Forçar uma criança a vestir-se ou a apresentar-se como transgénero para efeitos de mendicidade, abuso ou trabalho forçado é punível com pena de prisão de 10 a 14 anos e multa mínima de $$3 lakh. O crime correspondente contra maior de idade é punido com pena de prisão de cinco a dez anos e multa mínima de $$1 lakh.

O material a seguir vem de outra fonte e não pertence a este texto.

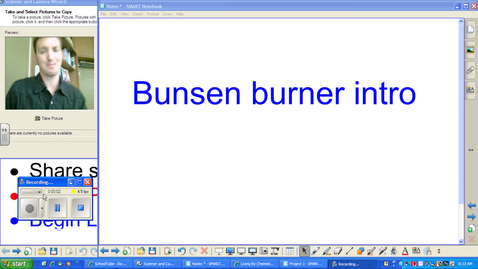 Thumbnail for entry 1.02a - Bunsen Burner Intro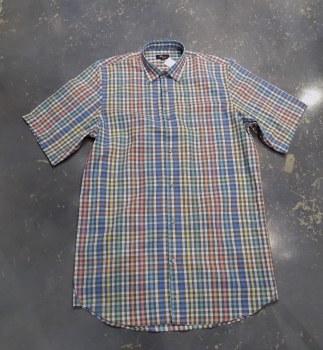 Jon Randall Plaid Short Sleeve Shirt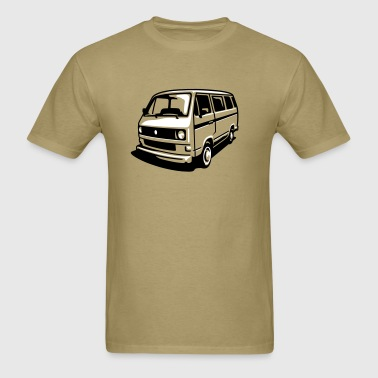 T3 Bus (2c) - Men's T-Shirt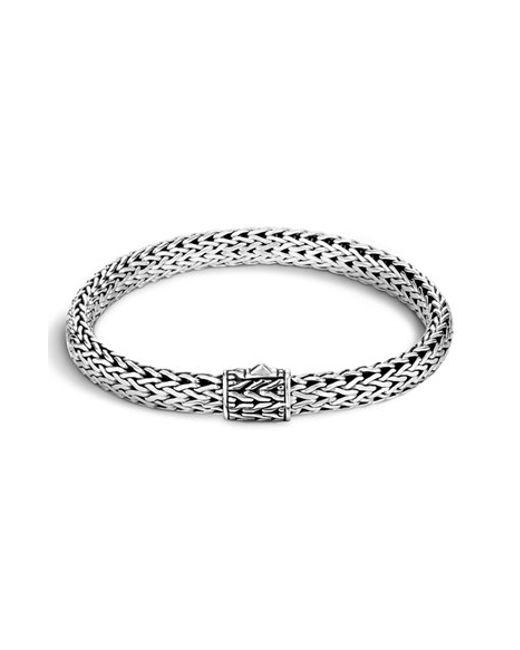 John Hardy | Metallic 'classic Chain' Small Bracelet | Lyst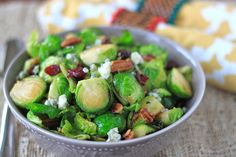 brussels sprout, cranberry, pecan, and blue cheese salad...a perfect Christmas dinner side dish!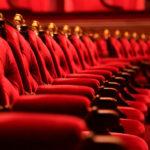 Stagione di prosa 2019/2020 - Teatro di Todi - Todi Theatre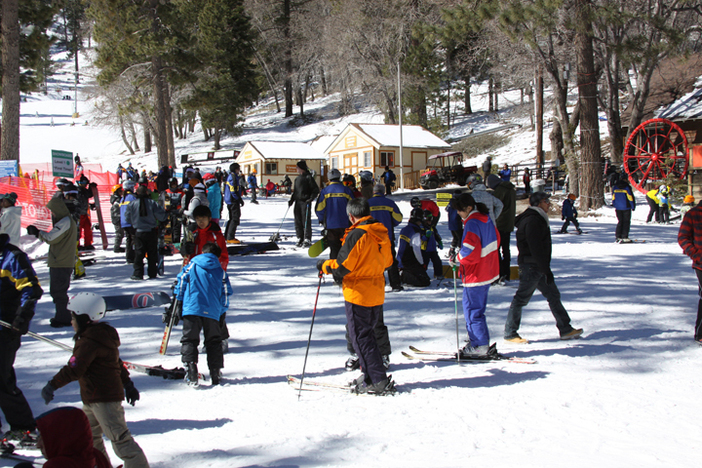 Find one of our friendly ski school instructors for a beginner lessson or refresher.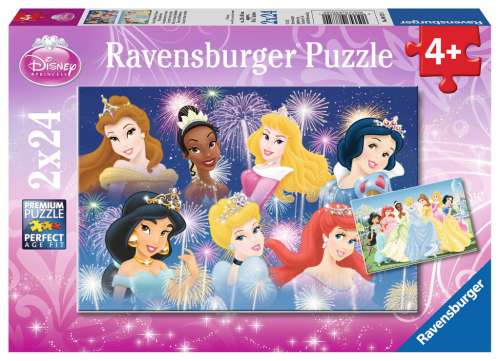 Disney The Princesses Gathering (Twin pack) (RB08872-0), a 24 piece jigsaw puzzle by Ravensburger. Click to view larger image.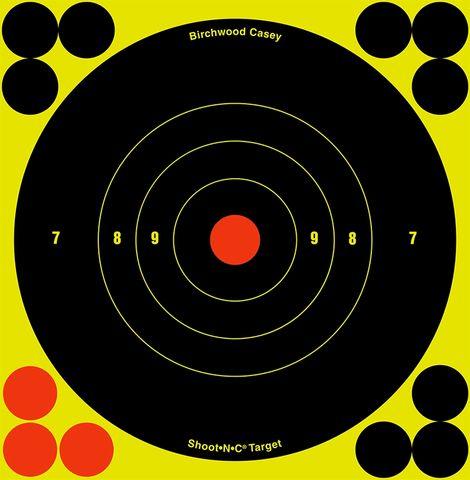 BIRCHWOOD CASEY TARGETS SHOOT N SEE BULLSEYE 6INCH  12PKT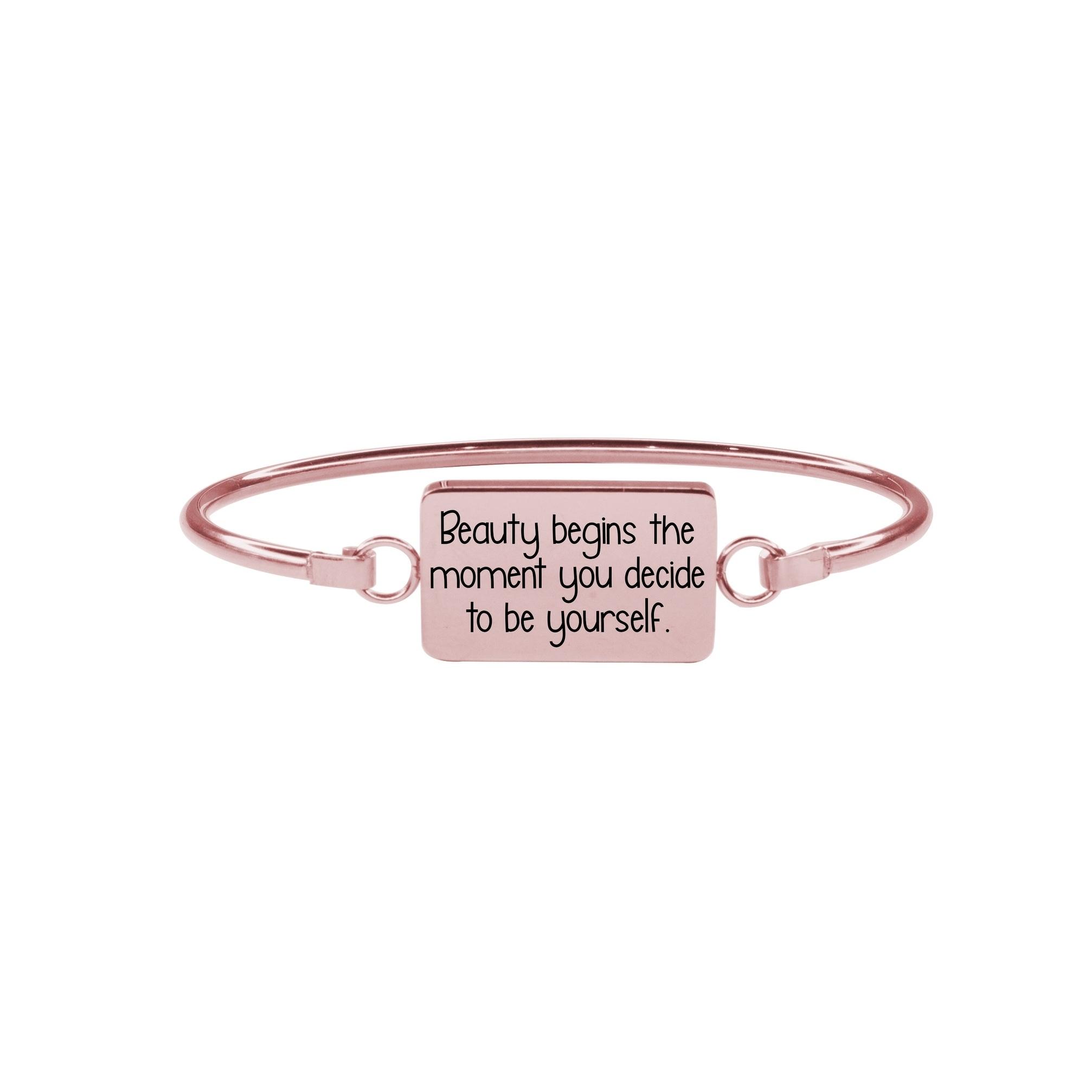 Beauty Begins Pink Box Inspirational Bar Bangle Silver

Os crimes existentes — trabalho forçado, negação de acesso público, despejo forçado e abuso físico, sexual, verbal, emocional ou económico — continuam a acarretar penas que variam de seis meses a dois anos.
O projeto de lei também altera a composição do Conselho Nacional de Transgêneros, exigindo que os representantes governamentais estaduais e territoriais da união não sejam inferiores ao posto de diretor no ministério ou departamento relevante e que sejam nomeados por rotação nas regiões Norte, Sul, Leste, Oeste e Nordeste.
Numa declaração de objectos e razões, o governo referiu que existem dúvidas e dificuldades “sobre a ampliação da definição de pessoas transgénero e as formas de identificação dessas pessoas sob a definição existente”, acrescentando que “é extremamente importante que esta lei seja usada e funcione apenas para aqueles que realmente precisam dessa protecção”.
O objetivo declarado do projeto de lei é “proteger apenas aqueles que enfrentam exclusão social grave devido a causas biológicas, sem culpa própria e sem escolha própria”.
Avinaba Dutta, pesquisadora de políticas públicas, disse: “A emenda de 2026 restringe a definição de pessoas trans, remove o direito à autodeterminação de gênero, estabelece conselhos médicos para certificação, aumenta a supervisão estatal e aumenta significativamente as penas criminais para mutilação forçada ou exploração relacionada à identidade transgênero”.
Rituparna Neog, membro do Conselho Nacional de Transgêneros de Assam, disse: “Esta emenda ignora as várias identidades e expressões de gênero às quais aderimos.
A defensora sênior Jaina Kothari, que dirige o Centro de Política e Pesquisa em Bengaluru, disse: “A Lei de Emenda das Pessoas Transgênero (Proteção de Direitos) de 2026 está voltando no tempo, oferecendo uma abordagem médica em vez de uma abordagem baseada em direitos, mudando assim completamente a definição de transgênero.”
“O projeto de lei é extremamente prejudicial. Ninguém na comunidade sequer o pediu”, disse Kothari.
“O projeto de lei revoga o direito de uma pessoa se identificar como homem, mulher ou transgênero, o que foi confirmado pela Suprema Corte da Índia em 2014 no caso NALSA e outros v. União da Índia. Ele imita ainda a linguagem da era colonial da Lei dos Eunucos de Telangana, que criminalizava pessoas trans suspeitas de ‘sequestrar crianças’ com o propósito de castrá-las. Desafiamos com sucesso esse estado de coisas.” em 2023 para alinhá-lo com os direitos fundamentais das pessoas trans garantidos pela Constituição da Índia”, disse ela.